In drawing his deductions about science as well as religion, Miller upholds that science definitely works in a natural way. Thus, according to him, it is not the duty of science to establish nonmaterial aspects. Nevertheless, he perceives area for the action of God in the edicts as well as happenings of nature. Quintessentially, he does not suggest an effusive mechanical cosmos. Instead, he sees impulsivity in the nature of realism. Miller contends that spiritual individuals appear to have no issue with the idea that God has a blueprint for their existence (234). Prototypically, according to the arguments posted in the book, he has faith in God who does not restrict people’s freedom. Essentially, it appears that the freedom is not a hoax but is the real thing given by God to his creatures and superior being, man. Miller has faith in God who is not abridged and imperfect; he has faith in God of early Christians.
Essentially, Finding Darwin’s God is well organized, and the chapters explain different but related topics succinctly and concisely. In essence, therefore, the book has been able to achieve its goal in explicating the relationship between faith and evolution particularly concerning Dawkins’ creationism, Darwin’s evolution theory and religion on the other hand.

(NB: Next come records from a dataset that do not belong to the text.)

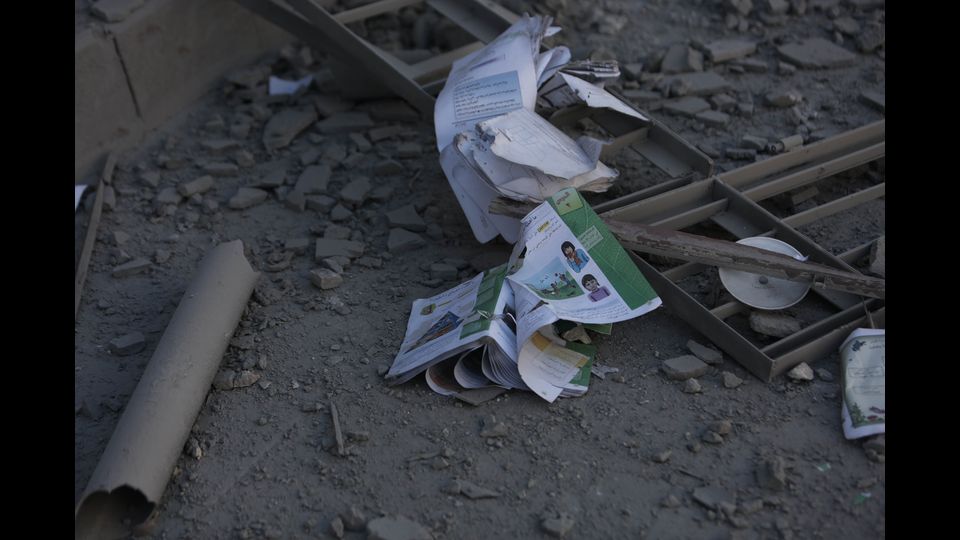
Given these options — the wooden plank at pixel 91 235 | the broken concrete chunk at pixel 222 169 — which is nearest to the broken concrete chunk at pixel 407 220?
the broken concrete chunk at pixel 222 169

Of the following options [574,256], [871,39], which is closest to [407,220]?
[574,256]

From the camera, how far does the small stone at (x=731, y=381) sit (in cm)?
320

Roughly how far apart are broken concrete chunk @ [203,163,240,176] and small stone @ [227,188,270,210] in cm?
19

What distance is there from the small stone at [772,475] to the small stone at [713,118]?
83.5 inches

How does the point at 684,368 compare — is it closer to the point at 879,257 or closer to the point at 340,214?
the point at 879,257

The author presents the points giving a blow-by-blow analysis of the beliefs, tenets, as well as weaknesses of various theories and arguments. In the book, he has suggested that there is a room for God and that people should not use science, particularly evolution, to postulate the existence and reason for atheism. In particular, he does not agree with Dawkins’ assertions of creationism where the latter uses evolution to justify the inexistence of God. In spite of expounding and breaking down common misconceptions, Miller has left out a lot of information about the contentious issue of faith and science. For instance, he does not bring out the converging point of the two disciplines. Instead, he leaves the readers in suspense as if he wants them to judge by themselves. It is important to note that Miller’s points of view are consistent with many liberal Christians, particularly those who have knowledge in science. Most of these scientists leave a room for God.
Book Review: Finding Darwin’s God by Kenneth Miller
Miller, Kenneth R. Finding Darwin’s God: A Scientist’s Search for Common Ground between God and Evolution. New York: Harper Perennial, 2000. Print.